Optimally Supporting IoT with Cell-Free Massive MIMO

TL;DR

This paper investigates optimizing IoT support using cell-free massive MIMO systems, proposing novel power control algorithms and neural network techniques for efficient uplink and downlink performance.

Contribution

It introduces new max-min power control algorithms and scalable neural network-based solutions for efficient resource management in cell-free massive MIMO IoT systems.

Findings

Uplink SINR approximation using large-scale fading coefficients.

Neural network-based power control reduces computation time by 30 times.

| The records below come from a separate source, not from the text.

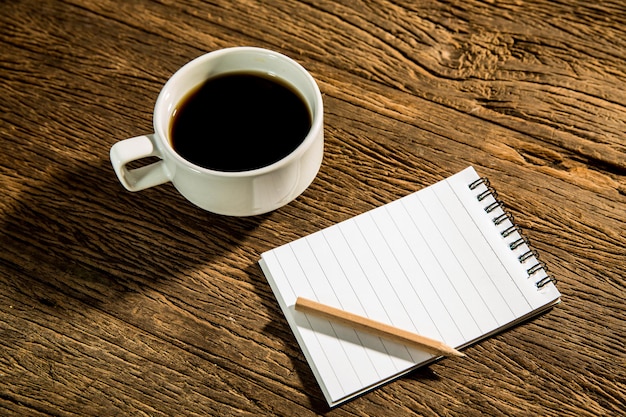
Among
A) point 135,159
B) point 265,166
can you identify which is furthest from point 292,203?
point 135,159

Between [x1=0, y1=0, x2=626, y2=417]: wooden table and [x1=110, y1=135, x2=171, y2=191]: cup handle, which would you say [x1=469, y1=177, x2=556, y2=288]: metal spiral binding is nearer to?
[x1=0, y1=0, x2=626, y2=417]: wooden table

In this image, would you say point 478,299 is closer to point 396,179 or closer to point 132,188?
point 396,179

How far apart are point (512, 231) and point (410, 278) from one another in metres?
0.15

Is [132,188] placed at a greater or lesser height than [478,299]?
greater

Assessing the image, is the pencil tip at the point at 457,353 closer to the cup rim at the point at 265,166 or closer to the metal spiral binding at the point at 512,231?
the metal spiral binding at the point at 512,231

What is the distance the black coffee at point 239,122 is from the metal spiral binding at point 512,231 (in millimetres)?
257

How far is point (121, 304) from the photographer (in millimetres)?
790

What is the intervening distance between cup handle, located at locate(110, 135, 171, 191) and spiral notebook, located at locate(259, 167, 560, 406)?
171 mm

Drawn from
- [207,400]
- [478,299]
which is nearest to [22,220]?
[207,400]

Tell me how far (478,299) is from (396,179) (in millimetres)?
207

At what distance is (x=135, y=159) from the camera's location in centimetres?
73

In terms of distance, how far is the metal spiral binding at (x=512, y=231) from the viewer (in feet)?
2.54

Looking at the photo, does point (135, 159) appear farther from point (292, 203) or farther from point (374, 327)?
point (374, 327)

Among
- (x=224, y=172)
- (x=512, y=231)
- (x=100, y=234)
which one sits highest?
(x=100, y=234)
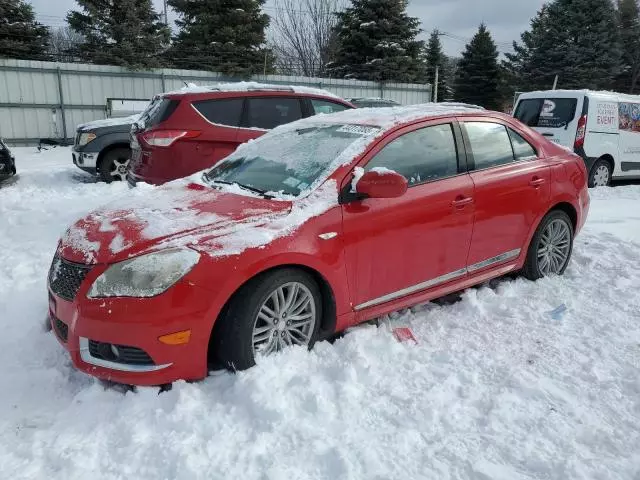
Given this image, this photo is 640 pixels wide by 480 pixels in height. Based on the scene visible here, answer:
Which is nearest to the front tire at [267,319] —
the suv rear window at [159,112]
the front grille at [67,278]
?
the front grille at [67,278]

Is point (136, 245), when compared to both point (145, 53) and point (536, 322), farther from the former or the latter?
point (145, 53)

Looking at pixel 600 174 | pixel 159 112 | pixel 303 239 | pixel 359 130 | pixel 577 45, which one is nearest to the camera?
pixel 303 239

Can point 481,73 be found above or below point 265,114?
above

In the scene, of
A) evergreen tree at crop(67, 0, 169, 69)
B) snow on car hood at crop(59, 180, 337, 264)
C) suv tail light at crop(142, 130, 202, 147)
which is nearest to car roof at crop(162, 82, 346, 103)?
suv tail light at crop(142, 130, 202, 147)

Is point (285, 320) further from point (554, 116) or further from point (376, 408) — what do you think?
point (554, 116)

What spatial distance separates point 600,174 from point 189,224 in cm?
913

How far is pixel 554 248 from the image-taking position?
475cm

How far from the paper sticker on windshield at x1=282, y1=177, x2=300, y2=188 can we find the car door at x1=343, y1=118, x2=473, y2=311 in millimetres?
348

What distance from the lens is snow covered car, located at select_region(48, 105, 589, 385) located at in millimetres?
2795

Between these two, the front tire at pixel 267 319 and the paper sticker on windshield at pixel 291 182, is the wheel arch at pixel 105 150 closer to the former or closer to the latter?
the paper sticker on windshield at pixel 291 182

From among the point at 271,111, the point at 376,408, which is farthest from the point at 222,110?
the point at 376,408

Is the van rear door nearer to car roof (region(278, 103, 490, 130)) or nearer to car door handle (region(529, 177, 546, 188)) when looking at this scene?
car door handle (region(529, 177, 546, 188))

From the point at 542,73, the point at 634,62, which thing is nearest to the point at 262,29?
the point at 542,73

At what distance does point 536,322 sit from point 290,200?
1978 mm
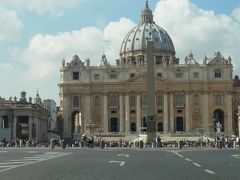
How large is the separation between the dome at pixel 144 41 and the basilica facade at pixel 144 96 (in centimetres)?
3031

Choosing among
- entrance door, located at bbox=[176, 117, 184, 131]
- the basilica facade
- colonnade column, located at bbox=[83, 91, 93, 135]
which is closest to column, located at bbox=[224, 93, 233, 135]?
the basilica facade

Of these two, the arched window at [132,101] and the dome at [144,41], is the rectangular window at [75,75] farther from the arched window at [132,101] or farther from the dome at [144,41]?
the dome at [144,41]

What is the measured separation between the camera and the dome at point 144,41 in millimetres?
184875

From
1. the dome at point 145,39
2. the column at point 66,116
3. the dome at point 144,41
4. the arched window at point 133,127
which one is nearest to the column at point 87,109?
the column at point 66,116

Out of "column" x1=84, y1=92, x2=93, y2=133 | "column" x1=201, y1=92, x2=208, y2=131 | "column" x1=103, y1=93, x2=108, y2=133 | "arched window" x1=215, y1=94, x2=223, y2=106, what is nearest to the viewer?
"column" x1=201, y1=92, x2=208, y2=131

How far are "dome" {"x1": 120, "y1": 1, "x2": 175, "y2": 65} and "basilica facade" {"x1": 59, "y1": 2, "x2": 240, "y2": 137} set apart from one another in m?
30.3

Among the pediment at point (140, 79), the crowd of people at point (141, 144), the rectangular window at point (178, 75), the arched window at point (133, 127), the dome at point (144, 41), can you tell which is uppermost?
the dome at point (144, 41)

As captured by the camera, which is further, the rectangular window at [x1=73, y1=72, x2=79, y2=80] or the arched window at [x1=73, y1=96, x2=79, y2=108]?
the rectangular window at [x1=73, y1=72, x2=79, y2=80]

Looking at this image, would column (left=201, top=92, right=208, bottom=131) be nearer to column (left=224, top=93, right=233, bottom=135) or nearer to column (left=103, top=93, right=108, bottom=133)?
column (left=224, top=93, right=233, bottom=135)

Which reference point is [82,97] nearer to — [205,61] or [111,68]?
[111,68]

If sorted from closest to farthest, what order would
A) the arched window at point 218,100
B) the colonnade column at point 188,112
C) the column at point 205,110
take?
the column at point 205,110 < the colonnade column at point 188,112 < the arched window at point 218,100

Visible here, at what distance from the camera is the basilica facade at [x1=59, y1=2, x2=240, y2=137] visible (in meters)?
151

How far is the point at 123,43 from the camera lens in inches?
7643

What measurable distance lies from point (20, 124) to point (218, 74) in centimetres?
4953
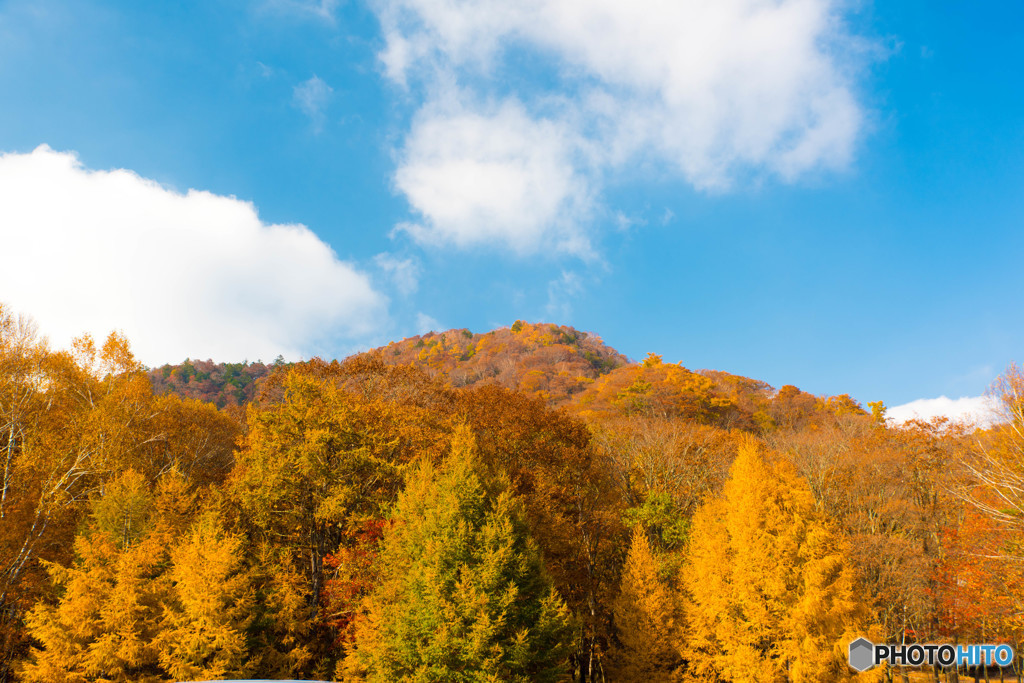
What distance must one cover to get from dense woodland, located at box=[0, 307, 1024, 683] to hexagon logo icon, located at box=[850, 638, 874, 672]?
511mm

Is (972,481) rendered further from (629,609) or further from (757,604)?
(629,609)

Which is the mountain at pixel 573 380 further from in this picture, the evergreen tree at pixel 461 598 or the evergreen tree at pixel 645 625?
the evergreen tree at pixel 461 598

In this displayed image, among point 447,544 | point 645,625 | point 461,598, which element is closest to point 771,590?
point 645,625

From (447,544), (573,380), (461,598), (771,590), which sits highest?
(573,380)

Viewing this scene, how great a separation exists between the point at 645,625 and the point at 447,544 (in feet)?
50.2

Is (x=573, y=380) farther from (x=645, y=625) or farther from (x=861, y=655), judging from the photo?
(x=861, y=655)

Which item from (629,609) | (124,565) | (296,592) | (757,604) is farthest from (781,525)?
(124,565)

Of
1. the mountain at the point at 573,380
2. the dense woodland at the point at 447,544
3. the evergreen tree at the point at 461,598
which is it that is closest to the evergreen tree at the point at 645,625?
the dense woodland at the point at 447,544

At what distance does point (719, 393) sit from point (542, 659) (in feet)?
209

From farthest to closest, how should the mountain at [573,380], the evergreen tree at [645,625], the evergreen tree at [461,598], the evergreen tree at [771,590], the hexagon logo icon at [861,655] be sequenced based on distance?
the mountain at [573,380] < the evergreen tree at [645,625] < the evergreen tree at [771,590] < the hexagon logo icon at [861,655] < the evergreen tree at [461,598]

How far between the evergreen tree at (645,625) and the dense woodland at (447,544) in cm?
15

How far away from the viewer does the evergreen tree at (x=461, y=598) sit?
22.1 meters

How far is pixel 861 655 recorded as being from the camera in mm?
24797

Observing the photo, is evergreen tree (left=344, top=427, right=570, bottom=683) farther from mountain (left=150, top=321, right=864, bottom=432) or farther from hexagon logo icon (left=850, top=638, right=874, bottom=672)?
mountain (left=150, top=321, right=864, bottom=432)
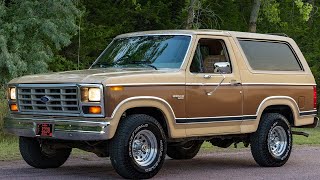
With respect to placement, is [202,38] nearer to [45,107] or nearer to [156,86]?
[156,86]

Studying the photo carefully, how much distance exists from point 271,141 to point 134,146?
9.75ft

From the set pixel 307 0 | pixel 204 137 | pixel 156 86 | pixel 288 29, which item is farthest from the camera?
pixel 307 0

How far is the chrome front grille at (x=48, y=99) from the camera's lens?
9.23m

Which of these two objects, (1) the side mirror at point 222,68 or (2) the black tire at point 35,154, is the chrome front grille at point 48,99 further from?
(1) the side mirror at point 222,68

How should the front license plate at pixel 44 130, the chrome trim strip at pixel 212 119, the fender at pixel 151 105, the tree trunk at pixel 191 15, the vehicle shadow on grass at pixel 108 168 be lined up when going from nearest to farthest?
the fender at pixel 151 105 < the front license plate at pixel 44 130 < the vehicle shadow on grass at pixel 108 168 < the chrome trim strip at pixel 212 119 < the tree trunk at pixel 191 15

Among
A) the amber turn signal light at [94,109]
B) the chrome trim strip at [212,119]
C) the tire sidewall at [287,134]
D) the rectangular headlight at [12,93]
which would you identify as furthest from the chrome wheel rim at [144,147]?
the tire sidewall at [287,134]

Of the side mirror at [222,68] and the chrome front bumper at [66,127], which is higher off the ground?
the side mirror at [222,68]

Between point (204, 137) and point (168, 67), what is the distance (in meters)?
1.26

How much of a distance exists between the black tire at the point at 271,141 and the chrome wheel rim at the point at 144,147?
7.62 ft

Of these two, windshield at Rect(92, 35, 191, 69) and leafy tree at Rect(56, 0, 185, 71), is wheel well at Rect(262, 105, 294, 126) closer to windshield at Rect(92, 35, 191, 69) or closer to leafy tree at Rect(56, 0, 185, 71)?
windshield at Rect(92, 35, 191, 69)

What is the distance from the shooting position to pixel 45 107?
31.4ft

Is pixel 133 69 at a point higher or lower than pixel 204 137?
higher

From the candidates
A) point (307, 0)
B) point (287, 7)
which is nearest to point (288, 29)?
point (287, 7)

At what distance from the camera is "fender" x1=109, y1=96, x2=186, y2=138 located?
9.02m
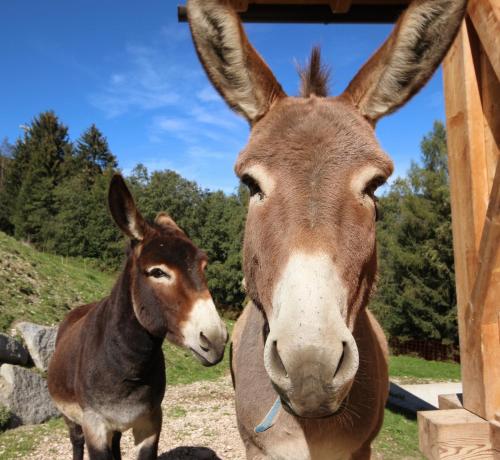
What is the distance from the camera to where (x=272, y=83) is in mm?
2064

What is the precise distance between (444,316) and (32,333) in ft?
74.3

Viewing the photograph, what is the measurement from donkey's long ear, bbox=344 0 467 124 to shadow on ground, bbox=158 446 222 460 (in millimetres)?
5711

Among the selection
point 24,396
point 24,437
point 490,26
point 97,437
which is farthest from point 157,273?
point 24,396

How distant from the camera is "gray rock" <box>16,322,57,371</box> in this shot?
798cm

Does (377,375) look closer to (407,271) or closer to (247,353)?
(247,353)

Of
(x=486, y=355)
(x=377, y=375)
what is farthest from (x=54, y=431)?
(x=486, y=355)

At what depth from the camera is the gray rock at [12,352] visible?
7.34 meters

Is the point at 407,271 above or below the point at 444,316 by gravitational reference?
above

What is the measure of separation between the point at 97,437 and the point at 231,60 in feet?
11.8

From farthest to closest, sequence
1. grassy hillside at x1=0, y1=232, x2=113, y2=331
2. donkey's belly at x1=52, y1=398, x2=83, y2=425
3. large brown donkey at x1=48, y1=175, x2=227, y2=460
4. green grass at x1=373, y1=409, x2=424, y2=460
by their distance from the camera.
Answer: grassy hillside at x1=0, y1=232, x2=113, y2=331 → green grass at x1=373, y1=409, x2=424, y2=460 → donkey's belly at x1=52, y1=398, x2=83, y2=425 → large brown donkey at x1=48, y1=175, x2=227, y2=460

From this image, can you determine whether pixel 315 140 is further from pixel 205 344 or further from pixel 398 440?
pixel 398 440

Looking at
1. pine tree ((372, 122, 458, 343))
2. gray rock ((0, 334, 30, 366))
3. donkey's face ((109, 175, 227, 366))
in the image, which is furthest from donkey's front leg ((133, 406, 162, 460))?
pine tree ((372, 122, 458, 343))

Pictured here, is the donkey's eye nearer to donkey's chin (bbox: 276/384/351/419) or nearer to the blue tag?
donkey's chin (bbox: 276/384/351/419)

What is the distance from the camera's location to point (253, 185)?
6.08 feet
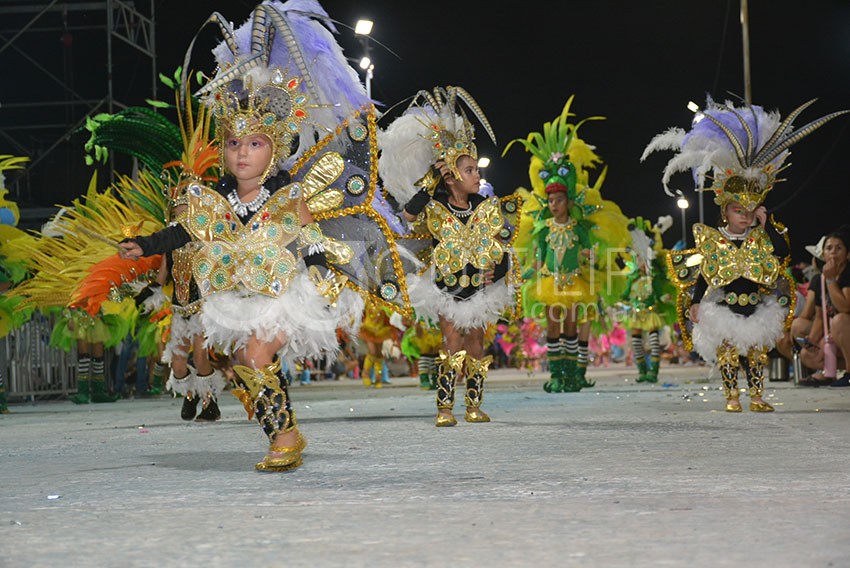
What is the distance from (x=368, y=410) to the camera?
11070mm

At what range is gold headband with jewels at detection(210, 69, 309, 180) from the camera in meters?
6.04

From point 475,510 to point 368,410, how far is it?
706 centimetres

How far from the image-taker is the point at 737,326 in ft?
29.4

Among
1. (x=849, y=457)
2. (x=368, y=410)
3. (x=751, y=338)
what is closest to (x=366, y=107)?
(x=849, y=457)

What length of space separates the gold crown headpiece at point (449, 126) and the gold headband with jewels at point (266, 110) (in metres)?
2.67

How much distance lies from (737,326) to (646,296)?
9.31 m

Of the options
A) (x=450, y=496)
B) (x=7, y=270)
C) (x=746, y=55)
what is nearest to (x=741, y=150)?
(x=450, y=496)

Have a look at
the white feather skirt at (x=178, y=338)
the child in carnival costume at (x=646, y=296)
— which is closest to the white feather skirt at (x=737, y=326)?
the white feather skirt at (x=178, y=338)

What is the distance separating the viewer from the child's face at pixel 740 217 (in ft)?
30.4

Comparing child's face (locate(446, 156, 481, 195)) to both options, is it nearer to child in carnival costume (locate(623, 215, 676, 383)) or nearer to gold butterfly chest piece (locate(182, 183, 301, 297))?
gold butterfly chest piece (locate(182, 183, 301, 297))


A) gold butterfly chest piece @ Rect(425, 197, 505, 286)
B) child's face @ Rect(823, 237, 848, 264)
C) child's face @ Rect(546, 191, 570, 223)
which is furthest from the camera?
child's face @ Rect(546, 191, 570, 223)

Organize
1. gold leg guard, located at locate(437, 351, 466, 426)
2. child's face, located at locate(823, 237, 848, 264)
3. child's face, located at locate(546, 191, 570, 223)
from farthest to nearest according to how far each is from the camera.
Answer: child's face, located at locate(546, 191, 570, 223) → child's face, located at locate(823, 237, 848, 264) → gold leg guard, located at locate(437, 351, 466, 426)

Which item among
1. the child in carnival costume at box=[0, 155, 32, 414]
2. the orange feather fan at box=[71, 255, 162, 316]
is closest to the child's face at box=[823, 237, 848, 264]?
the orange feather fan at box=[71, 255, 162, 316]

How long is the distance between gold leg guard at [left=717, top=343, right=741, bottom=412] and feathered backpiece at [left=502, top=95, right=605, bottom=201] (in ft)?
17.5
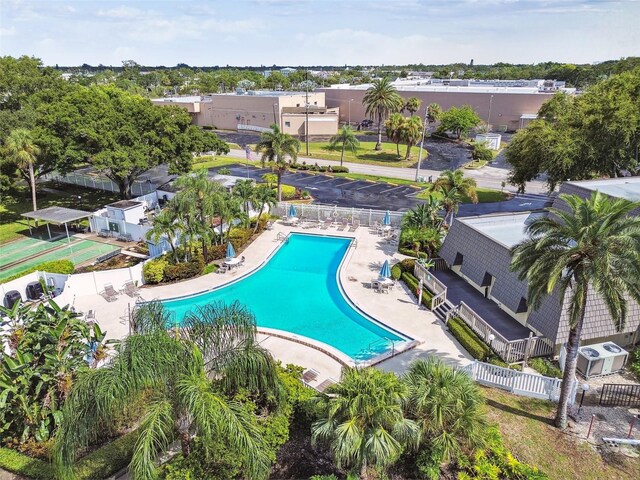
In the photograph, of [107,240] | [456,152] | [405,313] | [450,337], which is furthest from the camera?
[456,152]

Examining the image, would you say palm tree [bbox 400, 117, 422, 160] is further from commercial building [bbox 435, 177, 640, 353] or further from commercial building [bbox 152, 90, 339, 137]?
commercial building [bbox 435, 177, 640, 353]

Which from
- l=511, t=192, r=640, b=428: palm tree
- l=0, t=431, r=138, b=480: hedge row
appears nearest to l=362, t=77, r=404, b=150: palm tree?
l=511, t=192, r=640, b=428: palm tree

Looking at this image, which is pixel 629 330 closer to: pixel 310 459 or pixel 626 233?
pixel 626 233

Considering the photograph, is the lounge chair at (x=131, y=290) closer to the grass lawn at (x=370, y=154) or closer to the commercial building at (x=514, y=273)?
the commercial building at (x=514, y=273)

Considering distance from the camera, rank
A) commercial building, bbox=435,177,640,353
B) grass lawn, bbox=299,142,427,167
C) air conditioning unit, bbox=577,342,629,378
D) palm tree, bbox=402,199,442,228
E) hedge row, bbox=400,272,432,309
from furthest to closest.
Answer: grass lawn, bbox=299,142,427,167 → palm tree, bbox=402,199,442,228 → hedge row, bbox=400,272,432,309 → commercial building, bbox=435,177,640,353 → air conditioning unit, bbox=577,342,629,378

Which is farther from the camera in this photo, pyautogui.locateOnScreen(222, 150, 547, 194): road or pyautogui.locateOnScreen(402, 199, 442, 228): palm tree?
pyautogui.locateOnScreen(222, 150, 547, 194): road

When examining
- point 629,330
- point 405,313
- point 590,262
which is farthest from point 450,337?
point 590,262

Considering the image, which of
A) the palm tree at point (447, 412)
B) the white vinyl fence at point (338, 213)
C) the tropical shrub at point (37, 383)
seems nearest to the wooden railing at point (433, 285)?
the white vinyl fence at point (338, 213)
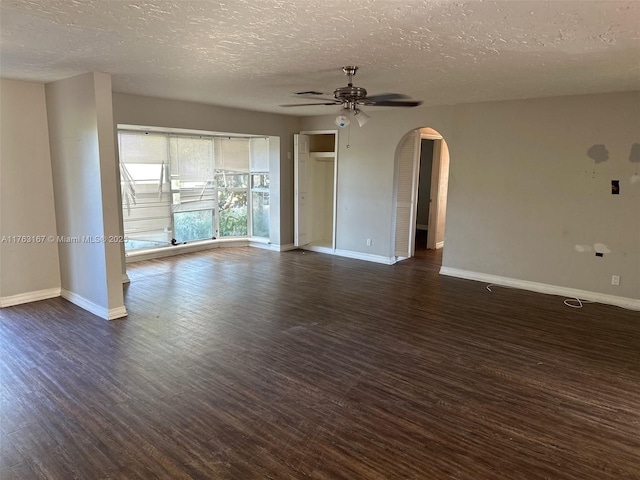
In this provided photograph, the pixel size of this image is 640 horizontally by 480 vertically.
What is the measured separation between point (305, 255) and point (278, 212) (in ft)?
3.22

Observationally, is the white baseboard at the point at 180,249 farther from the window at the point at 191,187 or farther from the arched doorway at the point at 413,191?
the arched doorway at the point at 413,191

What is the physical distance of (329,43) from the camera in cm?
284

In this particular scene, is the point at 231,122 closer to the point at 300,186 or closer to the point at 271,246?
the point at 300,186

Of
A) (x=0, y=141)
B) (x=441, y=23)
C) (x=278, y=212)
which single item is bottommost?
(x=278, y=212)

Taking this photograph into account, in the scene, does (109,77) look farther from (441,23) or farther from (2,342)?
(441,23)

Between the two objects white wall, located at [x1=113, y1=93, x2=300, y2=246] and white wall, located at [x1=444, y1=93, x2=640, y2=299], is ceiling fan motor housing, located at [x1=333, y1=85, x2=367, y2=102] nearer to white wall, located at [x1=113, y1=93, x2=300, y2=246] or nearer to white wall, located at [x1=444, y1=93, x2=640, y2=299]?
white wall, located at [x1=444, y1=93, x2=640, y2=299]

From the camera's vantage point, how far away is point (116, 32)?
2.69m

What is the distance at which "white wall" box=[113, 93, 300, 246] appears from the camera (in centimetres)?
538

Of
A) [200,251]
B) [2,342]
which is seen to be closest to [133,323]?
[2,342]

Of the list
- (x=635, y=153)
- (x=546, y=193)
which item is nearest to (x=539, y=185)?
(x=546, y=193)

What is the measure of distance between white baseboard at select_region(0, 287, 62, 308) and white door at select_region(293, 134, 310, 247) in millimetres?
4012

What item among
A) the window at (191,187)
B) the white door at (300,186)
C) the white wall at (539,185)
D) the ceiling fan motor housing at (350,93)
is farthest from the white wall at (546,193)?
the window at (191,187)

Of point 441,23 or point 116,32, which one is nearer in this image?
point 441,23

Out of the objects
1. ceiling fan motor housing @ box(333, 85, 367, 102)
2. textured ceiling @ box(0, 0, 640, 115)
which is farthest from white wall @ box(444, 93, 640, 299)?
ceiling fan motor housing @ box(333, 85, 367, 102)
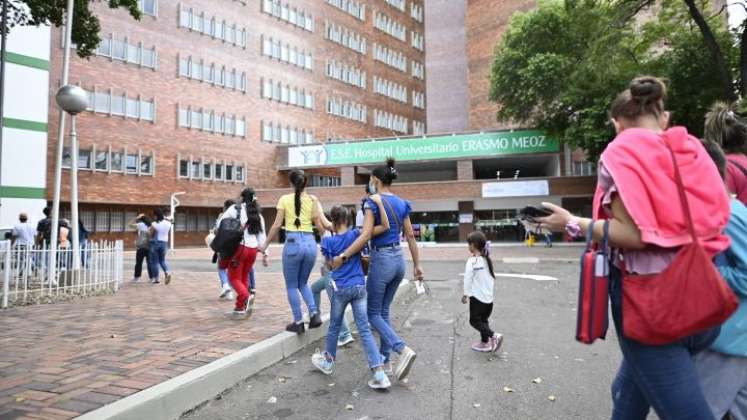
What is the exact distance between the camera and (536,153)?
33.8m

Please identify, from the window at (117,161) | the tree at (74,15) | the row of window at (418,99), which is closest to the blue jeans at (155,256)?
the tree at (74,15)

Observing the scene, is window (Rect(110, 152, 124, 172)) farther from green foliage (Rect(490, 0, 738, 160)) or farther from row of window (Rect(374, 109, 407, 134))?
row of window (Rect(374, 109, 407, 134))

Scalable NN algorithm for large networks, with acceptable sub-optimal performance.

Abstract

We study internet of things (IoT) systems supported by cell-free (CF) massive MIMO (mMIMO) with optimal linear channel estimation. For the uplink, we consider optimal linear MIMO receiver and obtain an uplink SINR approximation involving only large-scale fading coefficients using random matrix (RM) theory. Using this approximation we design several max-min power control algorithms that incorporate power and rate weighting coefficients to achieve a target rate with high energy efficiency. For the downlink, we consider maximum ratio (MR) beamforming. Instead of solving a complex quasi-concave problem for downlink power control, we employ a neural network (NN) technique to obtain comparable power control with around 30 times reduction in computation time. For large networks we proposed a different NN based power control algorithm. This algorithm is sub-optimal, but its big advantage is that it is scalable.